The European Union sent out its representatives to Jordan’s capital Amman to discuss the difficulties faced by the Middle Eastern country in the context of regional instability. The refugee situation and the overall issue of integration and support were some of the major issues high on the agenda. The EU representatives acknowledged the need for international support and detailed measures as Amman has developed a comprehensive strategy to deal with the massive influx of refugees, mostly fleeing the war in Syria, over the past years.
The UN Refugee Agency reports that Jordan is home to the second highest number of refugees – 89 per 1000 inhabitants – in the world. Representatives from the European and Jordanian civil society are therefore rightly concerned about the unprecedented economic and political challenges the country has to grapple with being surrounded by countries in upheaval.

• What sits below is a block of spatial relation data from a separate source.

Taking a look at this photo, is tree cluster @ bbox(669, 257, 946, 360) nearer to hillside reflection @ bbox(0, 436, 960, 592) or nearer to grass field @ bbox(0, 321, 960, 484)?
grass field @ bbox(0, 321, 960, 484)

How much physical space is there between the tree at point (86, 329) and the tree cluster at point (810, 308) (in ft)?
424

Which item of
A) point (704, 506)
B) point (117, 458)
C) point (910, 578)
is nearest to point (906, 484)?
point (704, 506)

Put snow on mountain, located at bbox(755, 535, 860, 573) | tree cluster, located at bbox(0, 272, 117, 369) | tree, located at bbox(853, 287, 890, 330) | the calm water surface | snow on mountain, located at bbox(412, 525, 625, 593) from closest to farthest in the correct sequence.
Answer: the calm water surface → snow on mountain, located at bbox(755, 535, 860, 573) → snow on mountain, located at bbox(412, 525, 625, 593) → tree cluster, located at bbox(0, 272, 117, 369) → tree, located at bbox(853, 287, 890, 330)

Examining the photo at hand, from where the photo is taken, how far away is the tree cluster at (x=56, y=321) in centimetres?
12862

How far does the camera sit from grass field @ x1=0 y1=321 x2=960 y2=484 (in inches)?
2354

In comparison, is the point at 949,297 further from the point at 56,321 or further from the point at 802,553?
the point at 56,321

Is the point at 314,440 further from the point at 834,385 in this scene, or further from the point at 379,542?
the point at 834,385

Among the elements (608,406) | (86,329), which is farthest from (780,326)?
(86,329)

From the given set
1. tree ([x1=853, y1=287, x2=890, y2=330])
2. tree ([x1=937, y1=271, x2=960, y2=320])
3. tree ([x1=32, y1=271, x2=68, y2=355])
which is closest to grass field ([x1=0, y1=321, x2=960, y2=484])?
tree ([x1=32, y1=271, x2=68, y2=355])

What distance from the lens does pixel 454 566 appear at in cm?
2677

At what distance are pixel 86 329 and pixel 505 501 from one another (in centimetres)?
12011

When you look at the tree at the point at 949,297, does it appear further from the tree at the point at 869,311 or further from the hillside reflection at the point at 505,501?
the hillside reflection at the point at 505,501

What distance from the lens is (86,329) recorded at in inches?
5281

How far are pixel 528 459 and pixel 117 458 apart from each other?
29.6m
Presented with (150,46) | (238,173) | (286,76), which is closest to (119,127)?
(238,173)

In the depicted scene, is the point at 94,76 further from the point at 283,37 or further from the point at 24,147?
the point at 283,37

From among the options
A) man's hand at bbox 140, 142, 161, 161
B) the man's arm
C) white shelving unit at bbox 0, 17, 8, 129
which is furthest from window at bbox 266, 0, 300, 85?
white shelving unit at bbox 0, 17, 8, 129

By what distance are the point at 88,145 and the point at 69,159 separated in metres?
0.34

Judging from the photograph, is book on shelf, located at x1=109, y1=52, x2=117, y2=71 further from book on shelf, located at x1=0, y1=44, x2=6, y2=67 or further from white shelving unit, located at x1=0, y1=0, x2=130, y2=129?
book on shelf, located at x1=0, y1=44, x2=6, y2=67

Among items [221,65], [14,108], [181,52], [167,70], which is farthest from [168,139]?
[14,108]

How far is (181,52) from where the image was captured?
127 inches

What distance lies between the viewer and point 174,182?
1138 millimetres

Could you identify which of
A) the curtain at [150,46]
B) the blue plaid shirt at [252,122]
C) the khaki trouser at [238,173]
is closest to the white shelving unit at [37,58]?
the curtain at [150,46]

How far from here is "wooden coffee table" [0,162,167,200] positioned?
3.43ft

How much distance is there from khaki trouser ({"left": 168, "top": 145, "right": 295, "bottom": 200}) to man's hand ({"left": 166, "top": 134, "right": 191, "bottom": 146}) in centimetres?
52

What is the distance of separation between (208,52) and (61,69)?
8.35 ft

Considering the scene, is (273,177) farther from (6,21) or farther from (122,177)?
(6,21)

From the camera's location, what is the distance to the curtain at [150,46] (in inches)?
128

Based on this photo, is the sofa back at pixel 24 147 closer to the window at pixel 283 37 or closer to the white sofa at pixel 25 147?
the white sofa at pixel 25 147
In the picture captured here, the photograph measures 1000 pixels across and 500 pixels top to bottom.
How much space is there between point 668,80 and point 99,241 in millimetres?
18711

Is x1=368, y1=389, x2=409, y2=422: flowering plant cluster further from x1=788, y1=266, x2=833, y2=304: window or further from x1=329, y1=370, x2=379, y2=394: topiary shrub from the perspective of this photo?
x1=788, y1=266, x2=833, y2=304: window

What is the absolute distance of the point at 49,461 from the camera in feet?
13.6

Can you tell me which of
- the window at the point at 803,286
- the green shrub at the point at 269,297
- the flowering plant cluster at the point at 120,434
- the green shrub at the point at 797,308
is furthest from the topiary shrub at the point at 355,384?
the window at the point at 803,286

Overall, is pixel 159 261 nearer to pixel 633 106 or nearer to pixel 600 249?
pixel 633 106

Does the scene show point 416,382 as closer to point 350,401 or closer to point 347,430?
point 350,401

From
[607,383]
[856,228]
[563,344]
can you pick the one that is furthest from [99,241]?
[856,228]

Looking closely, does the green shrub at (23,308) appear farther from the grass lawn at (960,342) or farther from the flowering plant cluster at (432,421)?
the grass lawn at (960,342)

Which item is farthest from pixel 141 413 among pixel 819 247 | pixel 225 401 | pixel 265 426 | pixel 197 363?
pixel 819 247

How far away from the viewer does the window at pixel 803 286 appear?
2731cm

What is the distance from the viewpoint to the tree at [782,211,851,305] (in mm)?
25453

This does not only mean the influx of refugees – it is also about the loss of important export markets and regional trading partners, most notably Syria and Iraq. “The way Jordan has opened its borders to welcome refugees, despite the difficult situation, should be an example for many countries, including EU member states,” said Georges Dassis, the President of the European Economic and Social Committee.
On top of focusing on this rather obvious agenda, EU leaders also inquired about the work of civil society organizations and the government in education and vocational training. Both are seen as powerful tools that could be leveraged to combat joblessness, especially among young Jordanians. Jordan’s relations with the EU are currently governed by a 1997 association agreement as part of the European Neighborhood Policy. The agreement aims to progressively establish a free trade area between the EU and Jordan over a 12 year-period, in line with World Trade Organization rules. Jordan is also a member of the EU’s Union for the Mediterranean.